(Recorded data)
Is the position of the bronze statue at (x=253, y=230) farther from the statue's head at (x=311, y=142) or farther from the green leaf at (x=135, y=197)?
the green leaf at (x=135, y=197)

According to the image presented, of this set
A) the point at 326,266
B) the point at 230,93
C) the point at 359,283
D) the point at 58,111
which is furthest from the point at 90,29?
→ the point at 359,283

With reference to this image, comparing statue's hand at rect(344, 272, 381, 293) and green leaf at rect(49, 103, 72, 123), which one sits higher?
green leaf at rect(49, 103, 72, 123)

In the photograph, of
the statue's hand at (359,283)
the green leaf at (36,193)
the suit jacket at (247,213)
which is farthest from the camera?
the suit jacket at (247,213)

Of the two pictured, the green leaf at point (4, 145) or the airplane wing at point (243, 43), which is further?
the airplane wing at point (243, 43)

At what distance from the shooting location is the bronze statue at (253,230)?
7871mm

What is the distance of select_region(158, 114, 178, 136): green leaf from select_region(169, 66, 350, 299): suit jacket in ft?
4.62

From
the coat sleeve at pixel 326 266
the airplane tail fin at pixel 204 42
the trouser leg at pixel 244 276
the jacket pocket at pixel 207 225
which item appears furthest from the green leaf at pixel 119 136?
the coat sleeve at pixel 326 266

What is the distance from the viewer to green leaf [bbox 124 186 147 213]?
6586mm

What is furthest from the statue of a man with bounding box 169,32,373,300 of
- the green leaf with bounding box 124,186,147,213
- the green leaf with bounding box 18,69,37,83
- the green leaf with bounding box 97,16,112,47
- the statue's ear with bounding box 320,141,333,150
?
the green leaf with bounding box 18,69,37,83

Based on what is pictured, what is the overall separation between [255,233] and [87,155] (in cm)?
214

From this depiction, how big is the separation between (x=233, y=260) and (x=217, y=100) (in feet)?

» OBJECTIVE
Transcribe all lines as written.

» TASK RESULT
Is the position of the bronze statue at (x=253, y=230) farther from the statue's head at (x=311, y=142) or farther from the green leaf at (x=135, y=197)?
the green leaf at (x=135, y=197)

According to the image presented, of this set
A) the point at 326,266
B) the point at 230,93
C) the point at 359,283
D) the point at 58,111
which is furthest from the point at 90,29?
→ the point at 359,283

With reference to this image, comparing statue's hand at rect(344, 272, 381, 293) and green leaf at rect(49, 103, 72, 123), which one sits higher?
green leaf at rect(49, 103, 72, 123)

In the photograph, of
the statue's hand at (359,283)
the green leaf at (36,193)
the suit jacket at (247,213)
which is farthest from the camera?
the suit jacket at (247,213)

Of the two pictured, the green leaf at point (4, 145) or the airplane wing at point (243, 43), which is further?
the airplane wing at point (243, 43)

At what distance from the shooting location is the bronze statue at (253,230)?
7871mm

What is the distance of select_region(158, 114, 178, 136): green leaf from select_region(169, 66, 350, 299): suit jacket in ft?
4.62

From
the coat sleeve at pixel 326 266
the airplane tail fin at pixel 204 42
the trouser leg at pixel 244 276
the jacket pocket at pixel 207 225
which item appears furthest from the green leaf at pixel 119 136?
the coat sleeve at pixel 326 266

What is the distance from the viewer to green leaf [bbox 124 186 147 213]?
6586mm

What is furthest from the statue of a man with bounding box 169,32,373,300 of
- the green leaf with bounding box 124,186,147,213
- the green leaf with bounding box 18,69,37,83
- the green leaf with bounding box 97,16,112,47
- the statue's ear with bounding box 320,141,333,150
?
the green leaf with bounding box 18,69,37,83

Based on what is pictured, what is the overall separation between [255,233] and [87,155] (in cm)?
214

From this depiction, how big is the separation between (x=233, y=260) and (x=217, y=100) (in feet)?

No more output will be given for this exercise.